Return all lines from the entries below in which the word "first" is present.

***** Exercise inputs

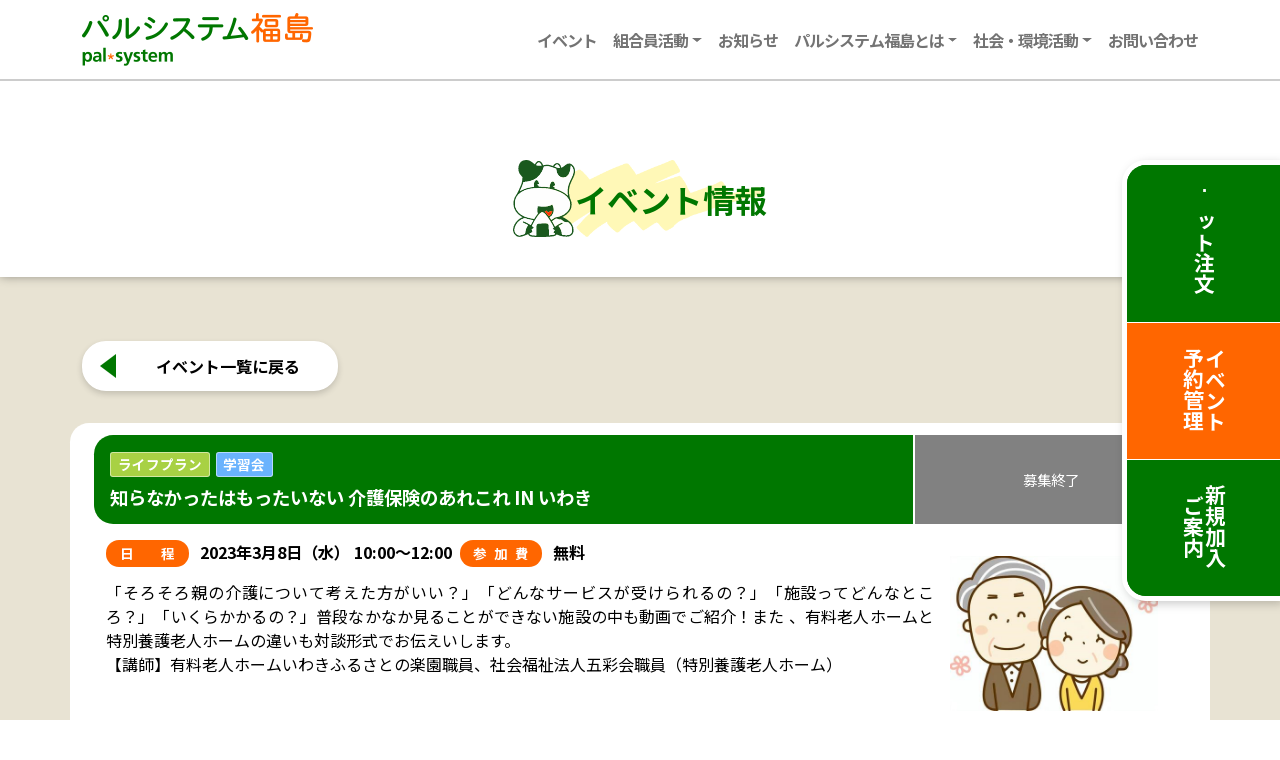

--- FILE ---
content_type: application/javascript
request_url: https://www.palsystem-fukushima.coop/wp-content/themes/bootscore-main/js/theme.js?ver=202305080447
body_size: 1225
content:
/*--------------------------------------------------------------
>>> TABLE OF CONTENTS:
----------------------------------------------------------------
1.  Header
2.  Theme
--------------------------------------------------------------*/

/*--------------------------------------------------------------
1. Header
--------------------------------------------------------------*/

jQuery(function ($) {
  // Hide offcanvas menu in navbar and enable body scroll on resize through the breakpoints
  $(window).on('resize', function () {
    $('.navbar .offcanvas').offcanvas('hide');
  });

  // Close offcanvas on click a, keep .dropdown-menu open
  $('.offcanvas a:not(.dropdown-toggle):not(a.remove_from_cart_button), a.dropdown-item').on('click', function () {
    $('.offcanvas').offcanvas('hide');
  });

  // Dropdown menu animation
  // Add slideDown animation to Bootstrap dropdown when expanding.
  $('.dropdown').on('show.bs.dropdown', function () {
    $(this).find('.dropdown-menu').first().stop(true, true).slideDown();
  });

  // Add slideUp animation to Bootstrap dropdown when collapsing.
  $('.dropdown').on('hide.bs.dropdown', function () {
    $(this).find('.dropdown-menu').first().stop(true, true).slideUp();
  });

  // Search collapse button hide if empty
  if ($('#collapse-search').children().length == 0) {
    $('.top-nav-search-md, .top-nav-search-lg').remove();
  }

  // Searchform focus
  $('#collapse-search').on('shown.bs.collapse', function () {
    $('.top-nav-search input:first-of-type').focus();
  });

  // Close collapse if searchform loses focus
  $('.top-nav-search input:first-of-type').focusout(function () {
    $('#collapse-search').collapse('hide');
  });
}); // jQuery End

/*--------------------------------------------------------------
2. Theme
--------------------------------------------------------------*/

jQuery(function ($) {
  // Smooth Scroll. Will be removed when Safari supports scroll-behaviour: smooth (Bootstrap 5).
  $(function () {
    $('a[href*="#"]:not([href="#"]):not(a.comment-reply-link):not([href="#tab-reviews"]):not([href="#tab-additional_information"]):not([href="#tab-description"]):not([href="#reviews"]):not([href="#carouselExampleIndicators"]):not([data-smoothscroll="false"])').click(function () {
      if (location.pathname.replace(/^\//, '') == this.pathname.replace(/^\//, '') && location.hostname == this.hostname) {
        var target = $(this.hash);
        target = target.length ? target : $('[name=' + this.hash.slice(1) + ']');
        if (target.length) {
          // Change your offset according to your navbar height
          $('html, body').animate({ scrollTop: target.offset().top - 55 }, 1000);
          return !1;
        }
      }
    });
  });

  // Scroll to ID from external url. Will be removed when Safari supports scroll-behaviour: smooth (Bootstrap 5).
  if (window.location.hash) scroll(0, 0);
  setTimeout(function () {
    scroll(0, 0);
  }, 1);
  $(function () {
    $('.scroll').on('click', function (e) {
      e.preventDefault();
      // Change your offset according to your navbar height
      $('html, body').animate({ scrollTop: $($(this).attr('href')).offset().top - 55 }, 1000, 'swing');
    });
    if (window.location.hash) {
      // Change your offset according to your navbar height
      $('html, body').animate({ scrollTop: $(window.location.hash).offset().top - 55 }, 1000, 'swing');
    }
  });

  // Scroll to top Button
  $(window).on('scroll', function () {
    var scroll = $(window).scrollTop();

    if (scroll >= 500) {
      $('.top-button').addClass('visible');
    } else {
      $('.top-button').removeClass('visible');
    }
  });

  // div height, add class to your content
  $('.height-50').css('height', 0.5 * $(window).height());
  $('.height-75').css('height', 0.75 * $(window).height());
  $('.height-85').css('height', 0.85 * $(window).height());
  $('.height-100').css('height', 1.0 * $(window).height());

  // Forms
  $('select').addClass('form-select').removeClass('form-control'); // form-control is added to select by WooCommerce form filter

  // Alert links
  $('.alert a').addClass('alert-link');
}); // jQuery End


--- FILE ---
content_type: application/javascript
request_url: https://www.palsystem-fukushima.coop/wp-content/themes/PalSystem-bootscore/js/custom.js?ver=4297aff586b7d103500eb00a45ea2b09
body_size: -20
content:
jQuery(function ($) {

    // Do stuff here

}); // jQuery End
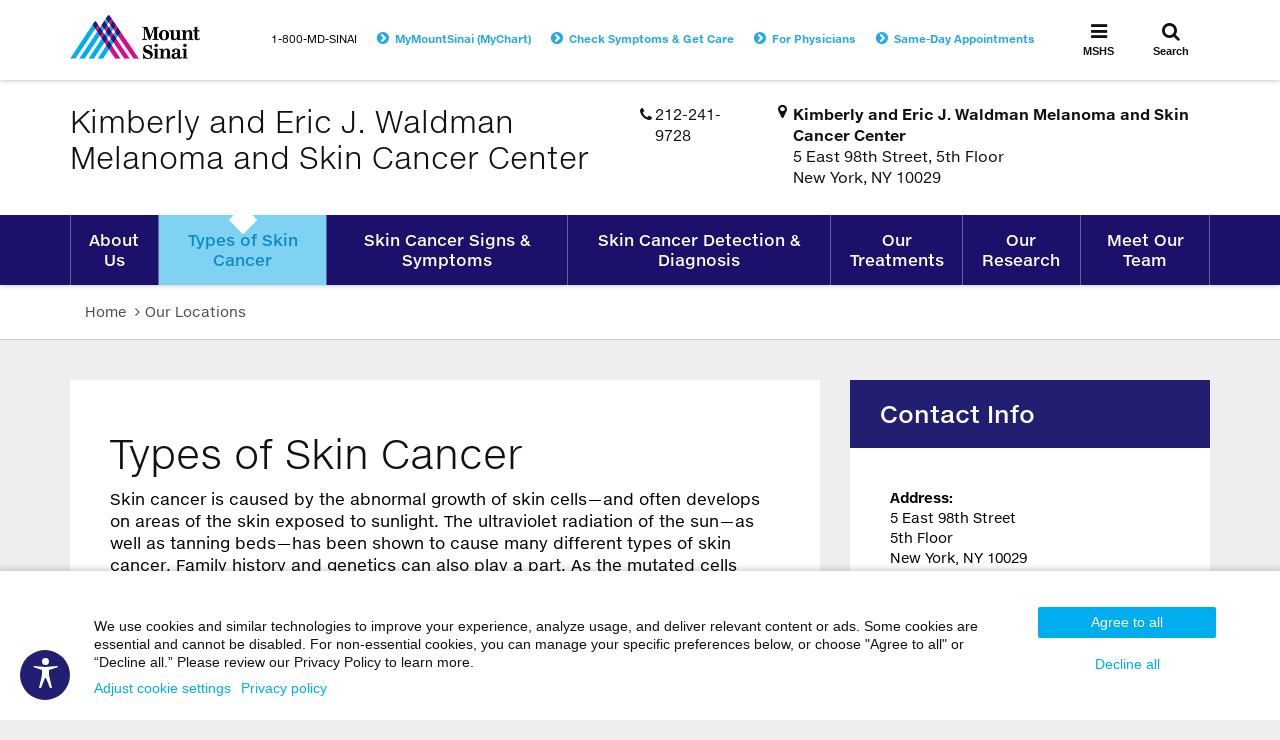

--- FILE ---
content_type: text/javascript; charset=utf-8
request_url: https://portal.gsight.net/Api/Invites/GetIp?callback=jQuery220006027721930140384_1765217183595&format=jsonp&_=1765217183596
body_size: 64
content:
/**/ typeof jQuery220006027721930140384_1765217183595 === 'function' && jQuery220006027721930140384_1765217183595({"ipAddress":"3.149.236.27","success":true,"id":0,"message":null});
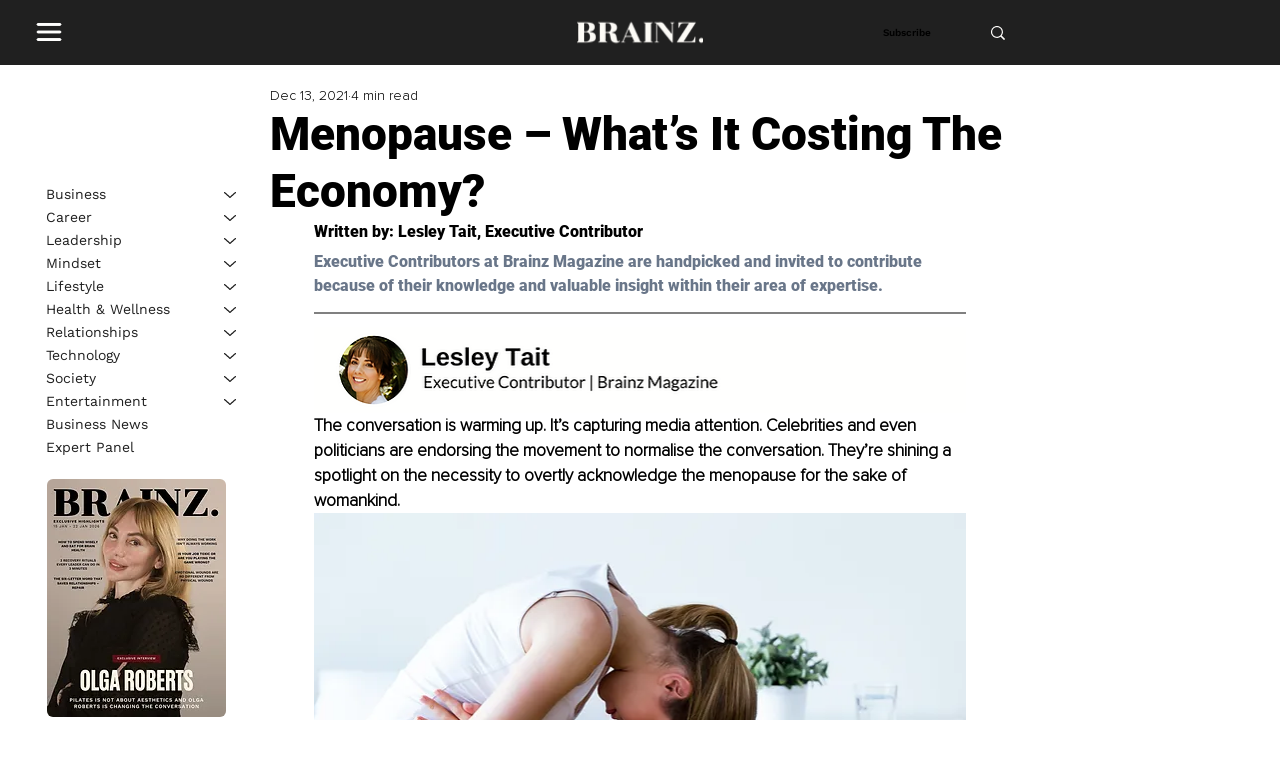

--- FILE ---
content_type: text/html; charset=utf-8
request_url: https://www.google.com/recaptcha/api2/aframe
body_size: 268
content:
<!DOCTYPE HTML><html><head><meta http-equiv="content-type" content="text/html; charset=UTF-8"></head><body><script nonce="l4t6AWKWTNIxbqVGGnw6Fw">/** Anti-fraud and anti-abuse applications only. See google.com/recaptcha */ try{var clients={'sodar':'https://pagead2.googlesyndication.com/pagead/sodar?'};window.addEventListener("message",function(a){try{if(a.source===window.parent){var b=JSON.parse(a.data);var c=clients[b['id']];if(c){var d=document.createElement('img');d.src=c+b['params']+'&rc='+(localStorage.getItem("rc::a")?sessionStorage.getItem("rc::b"):"");window.document.body.appendChild(d);sessionStorage.setItem("rc::e",parseInt(sessionStorage.getItem("rc::e")||0)+1);localStorage.setItem("rc::h",'1768719153611');}}}catch(b){}});window.parent.postMessage("_grecaptcha_ready", "*");}catch(b){}</script></body></html>

--- FILE ---
content_type: application/javascript
request_url: https://prism.app-us1.com/?a=801031931&u=https%3A%2F%2Fwww.brainzmagazine.com%2Fpost%2Fmenopause-what-s-it-costing-the-economy
body_size: 123
content:
window.visitorGlobalObject=window.visitorGlobalObject||window.prismGlobalObject;window.visitorGlobalObject.setVisitorId('3b807ee2-4d1a-41fd-ad12-35835174f2a5', '801031931');window.visitorGlobalObject.setWhitelistedServices('tracking', '801031931');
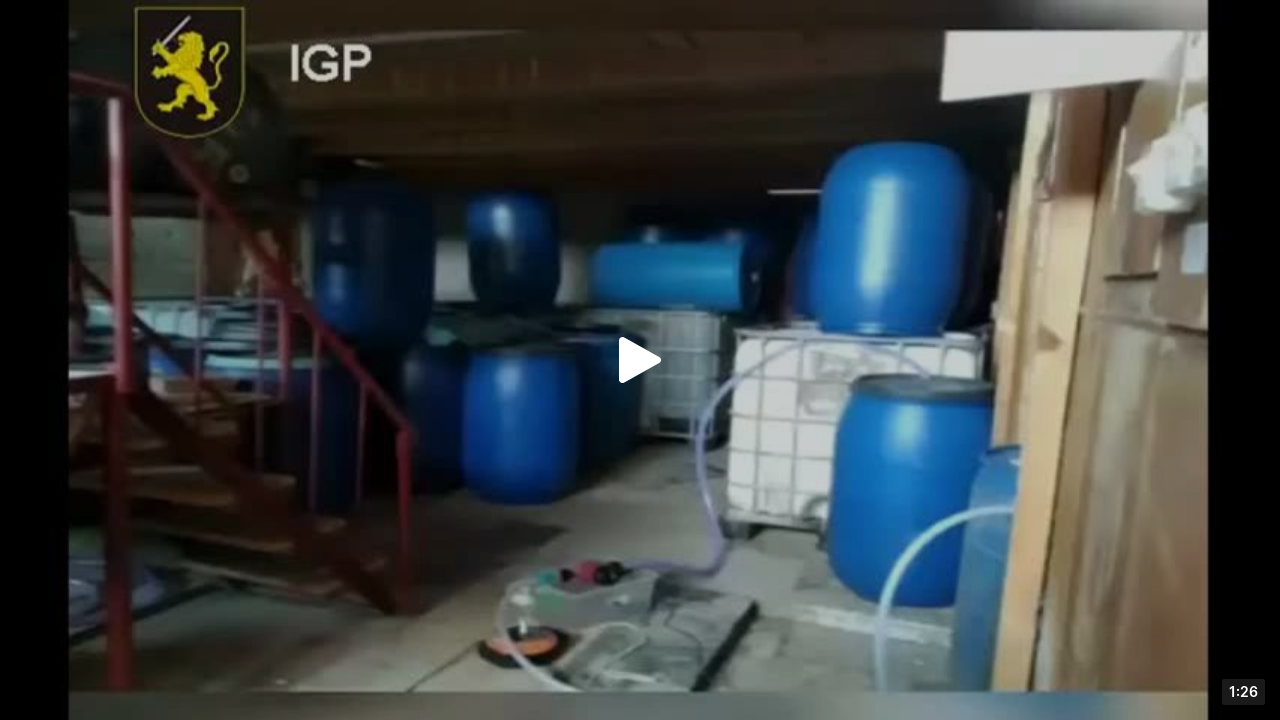

--- FILE ---
content_type: text/html; charset=UTF-8
request_url: https://play.md/embed/3551185?title=false&autoplay=false
body_size: 1100
content:
<!DOCTYPE html>
<html xmlns="http://www.w3.org/1999/xhtml">
<head>
<meta charset="utf-8" />
<!--[if IE]>
<script src="http://html5shiv.googlecode.com/svn/trunk/html5.js"></script>
<script src="http://ie7-js.googlecode.com/svn/version/2.1(beta4)/IE9.js"></script>
<![endif]-->
<title>Play.md</title>
<meta name="keywords" content="" />
<meta name="description" content="" />
<meta name="viewport" content="width=device-width, initial-scale=1.0, maximum-scale=1.0, minimum-scale=1.0, user-scalable=no">
<link rel="icon" type="icon" href="/static/images/favicon.ico">
<link rel="stylesheet" href="//googleads.github.io/videojs-ima/node_modules/videojs-contrib-ads/dist/videojs.ads.css" />
<link rel="stylesheet" href="//googleads.github.io/videojs-ima/dist/videojs.ima.css" />
<link rel="stylesheet" href="/static/css/styles.css?v=1762166865.44" media="screen, projection" />
<script src="//imasdk.googleapis.com/js/sdkloader/ima3.js"></script>

</head>
<body class="embed-page">










<input type="hidden" data-autoplay="false">
<video id="video_player" class="video-js vjs-default-skin vjs-playmd-skin vjs-embeded"
width="100%"
height="100%"
with_ad="true"
with_speed="false"
eskimi-url="https://servg.eskimi.com/api/adserver61/vast/?AV_PUBLISHERID=68a5a0a97eea5b0ad90d5f44&amp;AV_CHANNELID=68f8e3dcad4e6de411018989"
poster = "https://i.simpalsmedia.com/play.md/thumbs/854x480/53aef21e3ed77522b05598291a54f05a.jpg"

data-similar = '{
"list": [{"url": "https://play.md/4201235", "duration": "0:56", "thumbnail": "https://i.simpalsmedia.com/play.md/thumbs/160x90/5178be70c8755427d0b8131520e64656.jpg", "title": "Datoriile Guvernului fa\u021b\u0103 de fermieri ar putea fi transformate"}, {"url": "https://play.md/4201231", "duration": "1:06", "thumbnail": "https://i.simpalsmedia.com/play.md/thumbs/160x90/ab88a3d416aaf10c9e773e88fd657c82.jpg", "title": "Carambol cu implicarea unui tractor \u0219i dou\u0103 automobile"}, {"url": "https://play.md/4201265", "duration": "1:15", "thumbnail": "https://i.simpalsmedia.com/play.md/thumbs/160x90/aca5adc4610ca0deaf480597c38069ca.jpg", "title": "Ministra Agriculturii, despre avansarea so\u021bului s\u0103u"}, {"url": "https://play.md/4201261", "duration": "1:43", "thumbnail": "https://i.simpalsmedia.com/play.md/thumbs/160x90/9cdf16416ba2151d98c22b83e3589ce4.jpg", "title": "\u201eBolojan, te sun\u0103 Rom\u00e2nia\u201d."}, {"url": "https://play.md/4201248", "duration": "2:33", "thumbnail": "https://i.simpalsmedia.com/play.md/thumbs/160x90/2103ca2effa6f2459870f075c832434f.jpg", "title": "0"}, {"url": "https://play.md/4201249", "duration": "2:18", "thumbnail": "https://i.simpalsmedia.com/play.md/thumbs/160x90/7711a3ee8382c1e5afda34207ff44668.jpg", "title": "0"}],
"target": "_blank"
}'
data-link = '{
"url": "//play.md/3551185",
"type": "logo",
"target": "_blank"
}'
>


<source src="https://i.simpalsmedia.com/video/89bf6e47-d31f-417f-bdd7-7047cdbf238e/master.m3u8" type="application/x-mpegURL" />


</video>



<script src="/static/vendor/js/jquery.2.0.3.min.js"></script>

<script src="/static/dist/js/common.js?v=1762166865.44"></script>
<script src="/static/dist/js/pages/embed/embed_video.js?v=1762166865.44"></script>

</body>
</html>


--- FILE ---
content_type: text/xml
request_url: https://servg.eskimi.com/api/adserver61/vast/?AV_PUBLISHERID=68a5a0a97eea5b0ad90d5f44&AV_CHANNELID=68f8e3dcad4e6de411018989&AV_URL=https%3A%2F%2Fplay.md%2Fembed%2F3551185%3Ftitle%3Dfalse%26autoplay%3Dfalse&cb=1768695026752&AV_WIDTH=1280&AV_HEIGHT=720&AV_PLCMT=1
body_size: 196
content:
<?xml version="1.0" encoding="utf-8" ?>
<VAST version="2.0"><Ad id="VPAID"><InLine><AdSystem version="6.1">Aniview</AdSystem><AdTitle>Aniview Ad Manager</AdTitle><Impression/><Creatives><Creative><Linear><Duration>00:00:15</Duration><MediaFiles><MediaFile delivery="progressive" width="640" height="480" scalable="1" type="application/javascript" apiFramework="VPAID"><![CDATA[https://player.aniview.com/script/6.1/AVmanager.js?AV_PUBLISHERID=68a5a0a97eea5b0ad90d5f44]]></MediaFile></MediaFiles><AdParameters><![CDATA[tgt=1&adserverdomain=gov.aniview.com&AV_PUBLISHERID=68a5a0a97eea5b0ad90d5f44&AV_CHANNELID=68f8e3dcad4e6de411018989&AV_URL=https%3A%2F%2Fplay.md%2Fembed%2F3551185%3Ftitle%3Dfalse%26autoplay%3Dfalse&cb=1768695026752&AV_WIDTH=1280&AV_HEIGHT=720&AV_PLCMT=1]]></AdParameters></Linear></Creative></Creatives></InLine></Ad></VAST>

**********

▸ Result of the task
    $(this).find('.dropdown-menu').first().stop(true, true).slideDown();
    $(this).find('.dropdown-menu').first().stop(true, true).slideUp();
    $('.top-nav-search input:first-of-type').focus();
  $('.top-nav-search input:first-of-type').focusout(function () {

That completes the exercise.